--- Document passage ---

Q2 2022 should see networking sales boom – when payouts to replace Huawei and ZTE kit start to flow

Netadmins need not assume they can't take a break, as supply chain hassles may persist


How much of a national security risk does the USA think Huawei and ZTE pose?

$1.9 billion worth of risk, according to the nation's Federal Communications Commission (FCC), which has opened its "Supply Chain Reimbursement Program Filing Window" during which carriers can apply for cash in return for kicking the Chinese companies out of their networks.

As explained in the FCC's announcement of the program, the Secure and Trusted Communications Networks Act of 2019 saw the US government dangle the dollars to cover "costs incurred in the removal, replacement, and disposal of covered communications equipment or services from their networks that pose a national security risk".

Only ZTE and Huawei kit is held to pose such a threat.

The program is open only to carriers with fewer than ten million customers, and only to carriers that acquired Chinese kit before June 30th, 2020. The FCC definition of eligible entities also includes "schools, libraries or health care providers, or consortiums thereof, to the extent they provide such facilities-based broadband service to end users". Applicants are also required to provide asymmetric services that offer 200kbps or more in one direction. Eligible entities can file their claims between October 29th, 2021, and January 14th, 2022. The FCC will notify successful applicants not long afterwards, then in Q2 2022 will advise of funding allocations.

The Register advises network administrators at eligible carriers to think carefully about when they book holidays: the FCC expects invoices for replacement kit to arrive in Q2 and will start handing out cash at that point. But it would be rash to assume that every piece of kit ordered at that time will arrive, given Cisco's warning that supply chain challenges could persist into Q3, 2022.

--- Material shown ---

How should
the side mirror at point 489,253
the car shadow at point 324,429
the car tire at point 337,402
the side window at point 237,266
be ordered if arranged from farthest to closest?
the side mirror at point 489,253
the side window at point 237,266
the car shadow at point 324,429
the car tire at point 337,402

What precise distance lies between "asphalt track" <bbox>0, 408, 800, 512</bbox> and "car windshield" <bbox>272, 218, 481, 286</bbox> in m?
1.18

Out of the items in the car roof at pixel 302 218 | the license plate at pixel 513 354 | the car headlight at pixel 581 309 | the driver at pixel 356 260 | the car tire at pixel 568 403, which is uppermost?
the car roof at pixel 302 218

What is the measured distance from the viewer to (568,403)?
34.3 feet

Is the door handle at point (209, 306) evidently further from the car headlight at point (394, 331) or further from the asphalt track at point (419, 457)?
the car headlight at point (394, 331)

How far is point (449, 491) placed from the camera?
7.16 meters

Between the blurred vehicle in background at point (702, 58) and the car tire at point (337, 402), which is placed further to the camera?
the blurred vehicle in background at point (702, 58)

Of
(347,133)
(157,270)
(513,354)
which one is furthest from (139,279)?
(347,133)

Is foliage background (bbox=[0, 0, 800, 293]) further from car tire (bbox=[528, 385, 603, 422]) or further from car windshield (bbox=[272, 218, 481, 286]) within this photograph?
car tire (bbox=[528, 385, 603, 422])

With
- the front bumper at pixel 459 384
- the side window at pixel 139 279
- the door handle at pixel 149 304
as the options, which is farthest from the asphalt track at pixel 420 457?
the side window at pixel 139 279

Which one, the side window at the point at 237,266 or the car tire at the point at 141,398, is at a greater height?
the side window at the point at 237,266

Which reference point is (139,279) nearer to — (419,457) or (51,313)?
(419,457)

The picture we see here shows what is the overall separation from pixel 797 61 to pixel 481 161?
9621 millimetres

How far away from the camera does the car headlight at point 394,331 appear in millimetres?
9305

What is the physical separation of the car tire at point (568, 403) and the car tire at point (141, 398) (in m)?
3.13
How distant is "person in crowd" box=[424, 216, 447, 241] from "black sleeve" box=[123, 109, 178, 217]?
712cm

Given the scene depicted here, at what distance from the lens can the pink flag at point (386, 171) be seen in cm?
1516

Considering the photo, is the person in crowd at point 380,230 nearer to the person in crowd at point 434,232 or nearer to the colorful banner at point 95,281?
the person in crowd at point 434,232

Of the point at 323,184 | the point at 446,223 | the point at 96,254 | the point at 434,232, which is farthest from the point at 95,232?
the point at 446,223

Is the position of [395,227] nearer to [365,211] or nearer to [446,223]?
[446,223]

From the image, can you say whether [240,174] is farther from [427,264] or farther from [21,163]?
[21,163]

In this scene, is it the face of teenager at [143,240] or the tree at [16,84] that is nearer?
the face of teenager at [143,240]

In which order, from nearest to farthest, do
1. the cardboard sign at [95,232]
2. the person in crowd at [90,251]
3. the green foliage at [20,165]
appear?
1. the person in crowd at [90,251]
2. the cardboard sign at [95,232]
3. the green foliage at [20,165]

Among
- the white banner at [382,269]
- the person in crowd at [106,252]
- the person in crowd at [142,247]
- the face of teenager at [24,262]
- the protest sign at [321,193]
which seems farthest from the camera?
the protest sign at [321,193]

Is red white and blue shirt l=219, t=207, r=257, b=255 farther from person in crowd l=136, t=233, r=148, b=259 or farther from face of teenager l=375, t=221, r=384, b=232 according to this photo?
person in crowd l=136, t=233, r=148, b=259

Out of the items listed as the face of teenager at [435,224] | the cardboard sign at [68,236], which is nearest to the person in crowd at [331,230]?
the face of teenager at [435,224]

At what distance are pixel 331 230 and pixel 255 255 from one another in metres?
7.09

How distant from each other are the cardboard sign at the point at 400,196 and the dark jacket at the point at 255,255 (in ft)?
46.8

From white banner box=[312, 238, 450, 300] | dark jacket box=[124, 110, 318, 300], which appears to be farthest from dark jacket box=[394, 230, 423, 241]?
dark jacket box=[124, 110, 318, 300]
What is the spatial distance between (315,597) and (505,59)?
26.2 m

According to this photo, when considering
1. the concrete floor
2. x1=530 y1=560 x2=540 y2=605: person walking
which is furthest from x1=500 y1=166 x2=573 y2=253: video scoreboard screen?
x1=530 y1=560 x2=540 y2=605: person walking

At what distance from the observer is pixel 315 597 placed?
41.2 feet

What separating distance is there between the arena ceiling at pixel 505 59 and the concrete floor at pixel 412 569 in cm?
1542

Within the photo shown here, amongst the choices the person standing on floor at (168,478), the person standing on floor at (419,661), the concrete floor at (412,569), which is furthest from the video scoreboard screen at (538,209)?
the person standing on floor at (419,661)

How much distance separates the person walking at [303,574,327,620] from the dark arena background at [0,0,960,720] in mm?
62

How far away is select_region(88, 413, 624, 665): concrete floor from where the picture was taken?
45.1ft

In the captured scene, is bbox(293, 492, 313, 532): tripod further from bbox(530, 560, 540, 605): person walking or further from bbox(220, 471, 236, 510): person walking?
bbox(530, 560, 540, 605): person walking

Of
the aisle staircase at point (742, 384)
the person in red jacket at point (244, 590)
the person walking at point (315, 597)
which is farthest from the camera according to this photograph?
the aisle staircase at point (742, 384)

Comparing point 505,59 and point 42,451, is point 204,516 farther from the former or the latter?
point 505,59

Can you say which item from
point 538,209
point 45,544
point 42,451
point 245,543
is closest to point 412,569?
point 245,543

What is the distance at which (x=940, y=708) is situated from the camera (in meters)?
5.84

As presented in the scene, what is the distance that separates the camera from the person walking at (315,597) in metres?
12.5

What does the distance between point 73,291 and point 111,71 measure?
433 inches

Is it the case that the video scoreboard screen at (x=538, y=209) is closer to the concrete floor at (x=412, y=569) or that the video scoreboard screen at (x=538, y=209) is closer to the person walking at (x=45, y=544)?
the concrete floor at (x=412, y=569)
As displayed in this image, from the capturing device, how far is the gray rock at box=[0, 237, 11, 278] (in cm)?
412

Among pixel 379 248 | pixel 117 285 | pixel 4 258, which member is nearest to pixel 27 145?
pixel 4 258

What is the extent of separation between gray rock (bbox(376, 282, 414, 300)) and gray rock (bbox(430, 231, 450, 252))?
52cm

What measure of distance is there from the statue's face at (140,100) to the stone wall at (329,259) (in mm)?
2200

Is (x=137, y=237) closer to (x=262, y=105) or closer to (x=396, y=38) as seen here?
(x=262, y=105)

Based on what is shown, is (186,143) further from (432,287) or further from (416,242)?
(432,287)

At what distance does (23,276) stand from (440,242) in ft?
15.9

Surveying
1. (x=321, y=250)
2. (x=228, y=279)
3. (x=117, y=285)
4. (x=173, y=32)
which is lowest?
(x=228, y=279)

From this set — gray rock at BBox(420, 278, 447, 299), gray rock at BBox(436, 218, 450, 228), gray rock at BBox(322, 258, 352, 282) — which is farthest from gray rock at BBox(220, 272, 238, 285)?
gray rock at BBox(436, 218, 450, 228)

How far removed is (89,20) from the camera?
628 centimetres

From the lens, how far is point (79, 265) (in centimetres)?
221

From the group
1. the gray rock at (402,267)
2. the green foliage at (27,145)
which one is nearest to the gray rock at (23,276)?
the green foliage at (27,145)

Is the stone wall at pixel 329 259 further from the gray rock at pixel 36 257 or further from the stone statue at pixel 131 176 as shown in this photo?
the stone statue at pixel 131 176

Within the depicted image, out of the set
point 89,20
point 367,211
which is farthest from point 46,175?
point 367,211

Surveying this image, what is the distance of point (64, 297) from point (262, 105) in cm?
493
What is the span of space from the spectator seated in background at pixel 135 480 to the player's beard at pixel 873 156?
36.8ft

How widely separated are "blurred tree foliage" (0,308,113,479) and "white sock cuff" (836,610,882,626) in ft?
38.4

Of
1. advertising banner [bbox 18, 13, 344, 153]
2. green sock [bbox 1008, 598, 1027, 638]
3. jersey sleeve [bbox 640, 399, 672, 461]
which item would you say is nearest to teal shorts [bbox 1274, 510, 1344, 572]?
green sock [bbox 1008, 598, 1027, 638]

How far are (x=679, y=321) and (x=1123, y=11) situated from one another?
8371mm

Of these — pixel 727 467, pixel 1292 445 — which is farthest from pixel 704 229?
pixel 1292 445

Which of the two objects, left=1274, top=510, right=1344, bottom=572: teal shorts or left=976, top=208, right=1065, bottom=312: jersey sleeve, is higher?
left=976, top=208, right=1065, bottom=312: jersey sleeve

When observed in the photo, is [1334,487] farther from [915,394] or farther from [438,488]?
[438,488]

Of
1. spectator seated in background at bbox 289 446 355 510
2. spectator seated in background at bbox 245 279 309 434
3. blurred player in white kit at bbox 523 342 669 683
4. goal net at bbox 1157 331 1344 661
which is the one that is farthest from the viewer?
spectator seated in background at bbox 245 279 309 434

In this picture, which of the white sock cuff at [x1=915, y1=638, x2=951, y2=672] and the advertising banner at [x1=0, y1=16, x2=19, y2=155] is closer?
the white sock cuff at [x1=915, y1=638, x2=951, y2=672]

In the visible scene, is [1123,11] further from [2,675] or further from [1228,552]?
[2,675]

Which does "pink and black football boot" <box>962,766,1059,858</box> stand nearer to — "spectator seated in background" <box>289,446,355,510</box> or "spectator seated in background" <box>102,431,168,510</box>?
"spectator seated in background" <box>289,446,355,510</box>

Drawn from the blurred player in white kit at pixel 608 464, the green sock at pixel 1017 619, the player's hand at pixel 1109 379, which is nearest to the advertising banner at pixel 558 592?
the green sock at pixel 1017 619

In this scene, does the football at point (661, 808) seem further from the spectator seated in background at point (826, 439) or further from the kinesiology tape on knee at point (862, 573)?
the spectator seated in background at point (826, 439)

---

• **Requests**:
- 1) In the FCC article, rewrite the part that opens with the words containing "Netadmins need not" and closes with "such a threat.", substituting "equipment" for "kit".
- 2) According to the FCC article, between which dates can eligible entities file their claims?

• **Answer list**:
- 1)
Netadmins need not assume they can't take a break, as supply chain hassles may persist


How much of a national security risk does the USA think Huawei and ZTE pose?

$1.9 billion worth of risk, according to the nation's Federal Communications Commission (FCC), which has opened its "Supply Chain Reimbursement Program Filing Window" during which carriers can apply for cash in return for kicking the Chinese companies out of their networks.

As explained in the FCC's announcement of the program, the Secure and Trusted Communications Networks Act of 2019 saw the US government dangle the dollars to cover "costs incurred in the removal, replacement, and disposal of covered communications equipment or services from their networks that pose a national security risk".

Only ZTE and Huawei equipment is held to pose such a threat.

- 2) Between October 29th, 2021, and January 14th, 2022.